The "c" here is the fundamental constant, the speed of light in a vacuum. The various speeds of combinations of light and wiggles of electrons in materials are not relevant.

There is no "conversion of energy to matter" in the sense of energy being lost and replaced with something else. Energy is conserved. Some forms of it can be found in things at rest, and these go by the name of rest "mass". So energy can convert from one form to another, and some of these forms include more or less "matter". 

In fundamental physics, we don't really think of inertial mass and energy as different things. They're exactly the same thing, measured in different traditional units. The traditional units for measuring energy are mass units times the square of velocity units.

Why is that? If you look at the energy of some mass m₀ in motion as it moves it's:

m₀/(1-v²/c²)^1/2 = m₀c²+m₀v²/2 + (3/16)m₀v⁴/c²....

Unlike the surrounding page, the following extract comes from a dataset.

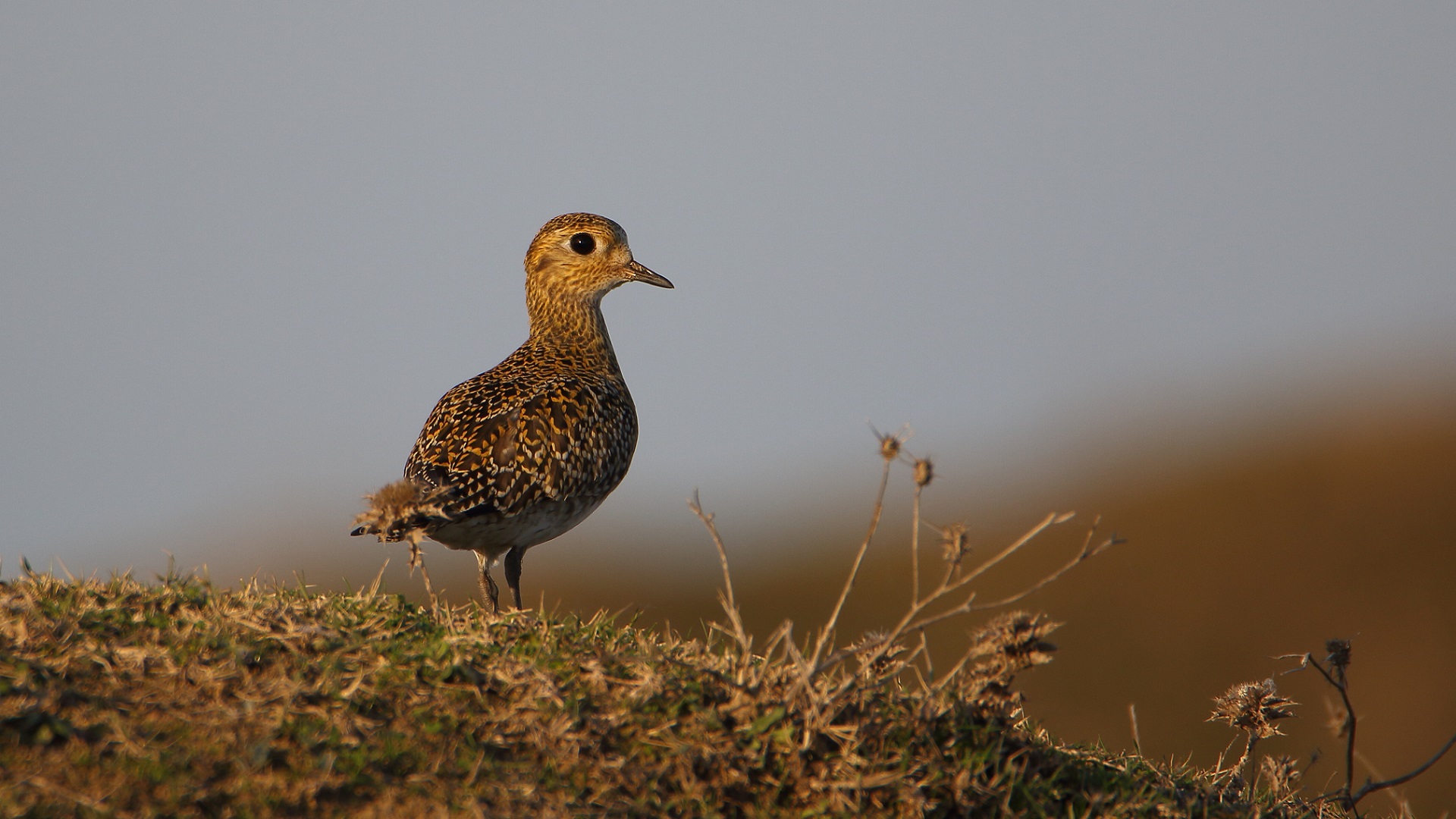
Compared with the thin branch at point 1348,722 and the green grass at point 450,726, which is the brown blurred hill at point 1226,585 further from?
the green grass at point 450,726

The first term, the rest-mass energy, doesn't change when something moves. It's big, but because it doesn't typically change, people didn't keep track of it as "energy" but thought of it as something separate and kept track just of the mass, m₀. The second term changes when something moves, so it was noticed and called "kinetic energy". Notice that its units are mass*speed². What about the next term, and all the others I didn't write down? They're small, so long as v<< c, and weren't noticed. Fast moving things with non-zero m₀ weren't studied until the last 100 years or so. 

So traditionally two separate things were kept track of: m₀  and m₀v²/2. They picked up the names "mass" and "energy" and each got assigned its own units, for example kilograms and Joules. Once it was realized that they were really just parts of the same quantity, the conversion factor for the units was needed. It's c², as in m₀c².

Mike W.

(published on 08/31/2013)